▶ Texto fornecido:
_____

Vista panorâmica do porto e da cidade de Horta.

A ilha do Faial, situada no Grupo Central de ilhas do arquipélago dos Açores, está separada da ilha do Pico por um estreito braço de mar (8,3 km de largura), conhecido como canal do Faial, a meia hora de barco. A população residente é de 14.356 habitantes (censo de 2021), a maioria na cidade de Horta.

O porto do Faial abriga, atualmente, o porto comercial e a marina da Horta. O porto comercial recebe navios de todos os tipos, inclusive de cruzeiros. A marina é a mais importante dos Açores e a quarta mais visitada do mundo.

A ilha foi ocupada fundamentalmente por dois contingentes significativos: um, oriundo da terra de Flandres, norte da Europa; e outro, da terra de Beatriz de Macedo, Portugal continental. Surge assim “uma sociedade pan-europeia num Novo Mundo, com obediência a Portugal”, diz um painel no Museu da Horta.

A descoberta do Faial está intimamente ligada à da ilha de São Jorge (1450) e ao povoamento da ilha Terceira (década de 1460), de acordo com Nota histórica, de Carlos Luís M. C. da Cruz, diretor da Biblioteca Pública e Arquivo Regional João José da Graça. O seu primeiro povoador terá sido um eremita do Reino, que recorria a algum gado miúdo que os primeiros povoadores lançaram na ilha, de acordo com o cronista Gaspar Frutuoso.

_____

▶ Enunciado 1:
Com base no texto sobre a ilha do Faial, responda:
(a) Qual é a largura do canal do Faial?
(b) Qual é a população residente da ilha segundo o censo de 2021?
(c) Que posição ocupa a marina da Horta entre as mais visitadas do mundo?
▶ Enunciado 2: Digite novamente, sem alterações, a parte do texto sobre a ilha do Faial que começa pelas palavras que contêm "O porto do Faial" e termina em "Museu da Horta.".
Os registros provêm de outra fonte, sem relação com o texto.

▶ Itens de um conjunto de dados:
_____

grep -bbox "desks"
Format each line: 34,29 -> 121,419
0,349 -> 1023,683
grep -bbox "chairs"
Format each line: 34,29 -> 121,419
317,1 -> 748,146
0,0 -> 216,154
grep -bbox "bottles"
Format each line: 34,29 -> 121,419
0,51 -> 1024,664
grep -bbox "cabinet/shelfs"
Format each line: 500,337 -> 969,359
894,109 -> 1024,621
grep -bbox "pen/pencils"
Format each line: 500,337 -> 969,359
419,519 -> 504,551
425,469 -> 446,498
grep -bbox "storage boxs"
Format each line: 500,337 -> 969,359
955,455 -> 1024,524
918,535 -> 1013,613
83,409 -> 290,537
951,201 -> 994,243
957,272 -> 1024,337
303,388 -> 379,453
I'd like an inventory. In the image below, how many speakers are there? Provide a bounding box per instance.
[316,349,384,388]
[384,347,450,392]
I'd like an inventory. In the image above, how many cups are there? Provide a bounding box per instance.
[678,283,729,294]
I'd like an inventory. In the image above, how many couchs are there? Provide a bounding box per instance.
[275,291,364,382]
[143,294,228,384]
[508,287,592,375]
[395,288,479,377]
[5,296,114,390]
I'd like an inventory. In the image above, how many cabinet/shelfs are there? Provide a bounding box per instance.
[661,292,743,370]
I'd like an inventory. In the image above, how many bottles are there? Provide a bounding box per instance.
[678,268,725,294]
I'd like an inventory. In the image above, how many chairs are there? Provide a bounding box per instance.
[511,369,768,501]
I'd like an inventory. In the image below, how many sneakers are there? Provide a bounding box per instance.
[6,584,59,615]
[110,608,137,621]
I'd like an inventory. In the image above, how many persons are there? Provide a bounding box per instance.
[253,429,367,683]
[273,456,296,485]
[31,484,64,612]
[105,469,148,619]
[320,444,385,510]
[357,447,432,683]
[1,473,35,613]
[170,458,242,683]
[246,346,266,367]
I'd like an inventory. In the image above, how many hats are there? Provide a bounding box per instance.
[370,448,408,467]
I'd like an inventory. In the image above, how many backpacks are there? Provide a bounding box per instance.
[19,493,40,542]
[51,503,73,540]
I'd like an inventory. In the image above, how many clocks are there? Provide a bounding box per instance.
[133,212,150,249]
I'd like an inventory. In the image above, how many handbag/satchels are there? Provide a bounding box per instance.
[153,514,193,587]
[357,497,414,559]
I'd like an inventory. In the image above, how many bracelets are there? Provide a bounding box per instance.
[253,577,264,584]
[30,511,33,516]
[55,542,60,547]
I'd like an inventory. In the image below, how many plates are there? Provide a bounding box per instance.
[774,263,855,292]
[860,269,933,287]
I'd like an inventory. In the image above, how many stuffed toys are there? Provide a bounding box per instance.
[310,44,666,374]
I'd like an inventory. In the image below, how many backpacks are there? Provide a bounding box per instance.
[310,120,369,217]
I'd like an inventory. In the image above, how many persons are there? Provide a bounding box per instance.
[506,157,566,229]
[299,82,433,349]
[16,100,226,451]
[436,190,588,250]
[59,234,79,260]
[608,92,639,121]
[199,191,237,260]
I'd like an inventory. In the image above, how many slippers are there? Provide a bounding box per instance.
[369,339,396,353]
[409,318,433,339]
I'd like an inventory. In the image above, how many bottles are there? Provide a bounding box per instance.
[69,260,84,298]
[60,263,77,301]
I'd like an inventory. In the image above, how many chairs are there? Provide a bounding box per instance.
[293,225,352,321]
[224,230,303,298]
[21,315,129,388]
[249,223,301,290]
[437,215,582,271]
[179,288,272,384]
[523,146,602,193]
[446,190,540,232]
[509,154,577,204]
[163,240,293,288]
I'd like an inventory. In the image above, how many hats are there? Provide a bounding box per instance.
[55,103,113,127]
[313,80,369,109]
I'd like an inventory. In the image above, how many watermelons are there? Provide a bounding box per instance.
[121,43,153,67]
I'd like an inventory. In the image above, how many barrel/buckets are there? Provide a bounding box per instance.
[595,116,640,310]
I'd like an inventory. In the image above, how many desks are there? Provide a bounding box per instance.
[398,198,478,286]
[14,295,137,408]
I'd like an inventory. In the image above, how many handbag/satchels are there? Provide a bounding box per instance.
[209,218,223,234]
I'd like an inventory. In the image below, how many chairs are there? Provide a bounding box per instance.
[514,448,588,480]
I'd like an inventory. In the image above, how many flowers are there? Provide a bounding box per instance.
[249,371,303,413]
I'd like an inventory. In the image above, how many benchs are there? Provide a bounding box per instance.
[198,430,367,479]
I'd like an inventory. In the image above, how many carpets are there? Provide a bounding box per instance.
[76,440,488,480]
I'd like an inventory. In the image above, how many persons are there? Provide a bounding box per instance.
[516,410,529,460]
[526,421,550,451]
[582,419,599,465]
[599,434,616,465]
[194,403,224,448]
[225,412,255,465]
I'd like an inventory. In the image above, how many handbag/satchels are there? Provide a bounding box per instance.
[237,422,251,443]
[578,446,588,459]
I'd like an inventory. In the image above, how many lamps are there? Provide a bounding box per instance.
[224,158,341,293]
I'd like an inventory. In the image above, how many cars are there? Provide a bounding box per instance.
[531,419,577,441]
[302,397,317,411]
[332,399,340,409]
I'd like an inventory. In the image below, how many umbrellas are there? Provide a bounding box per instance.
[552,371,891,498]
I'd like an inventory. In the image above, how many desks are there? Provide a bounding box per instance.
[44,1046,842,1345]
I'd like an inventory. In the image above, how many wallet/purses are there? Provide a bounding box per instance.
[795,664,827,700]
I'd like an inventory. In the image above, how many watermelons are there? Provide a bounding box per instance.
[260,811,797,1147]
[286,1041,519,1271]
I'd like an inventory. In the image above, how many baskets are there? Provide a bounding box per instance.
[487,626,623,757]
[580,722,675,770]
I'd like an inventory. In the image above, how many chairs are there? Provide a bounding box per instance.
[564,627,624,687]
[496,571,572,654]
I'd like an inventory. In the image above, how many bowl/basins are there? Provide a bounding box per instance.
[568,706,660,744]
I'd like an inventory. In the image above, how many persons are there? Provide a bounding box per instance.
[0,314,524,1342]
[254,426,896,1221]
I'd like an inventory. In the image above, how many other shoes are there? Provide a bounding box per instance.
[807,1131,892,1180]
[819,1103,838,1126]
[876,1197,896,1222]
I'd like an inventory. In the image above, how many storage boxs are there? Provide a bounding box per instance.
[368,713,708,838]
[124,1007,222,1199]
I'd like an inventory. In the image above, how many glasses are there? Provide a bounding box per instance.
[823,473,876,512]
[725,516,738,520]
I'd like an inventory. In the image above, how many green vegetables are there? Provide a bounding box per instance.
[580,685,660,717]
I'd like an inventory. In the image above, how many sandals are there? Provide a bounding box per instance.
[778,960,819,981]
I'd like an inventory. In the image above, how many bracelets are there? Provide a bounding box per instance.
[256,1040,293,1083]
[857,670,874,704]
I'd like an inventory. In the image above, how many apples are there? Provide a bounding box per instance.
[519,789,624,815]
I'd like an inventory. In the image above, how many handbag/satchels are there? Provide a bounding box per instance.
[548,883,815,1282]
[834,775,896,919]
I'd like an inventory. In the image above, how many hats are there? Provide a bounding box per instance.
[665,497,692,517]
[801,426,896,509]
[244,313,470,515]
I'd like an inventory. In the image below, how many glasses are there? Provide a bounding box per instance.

_____

▶ Resposta correta 1:
(a) 8,3 km.
(b) 14.356 habitantes.
(c) A quarta posição.

▶ Resposta correta 2:
O porto do Faial abriga, atualmente, o porto comercial e a marina da Horta. O porto comercial recebe navios de todos os tipos, inclusive de cruzeiros. A marina é a mais importante dos Açores e a quarta mais visitada do mundo.

A ilha foi ocupada fundamentalmente por dois contingentes significativos: um, oriundo da terra de Flandres, norte da Europa; e outro, da terra de Beatriz de Macedo, Portugal continental. Surge assim “uma sociedade pan-europeia num Novo Mundo, com obediência a Portugal”, diz um painel no Museu da Horta.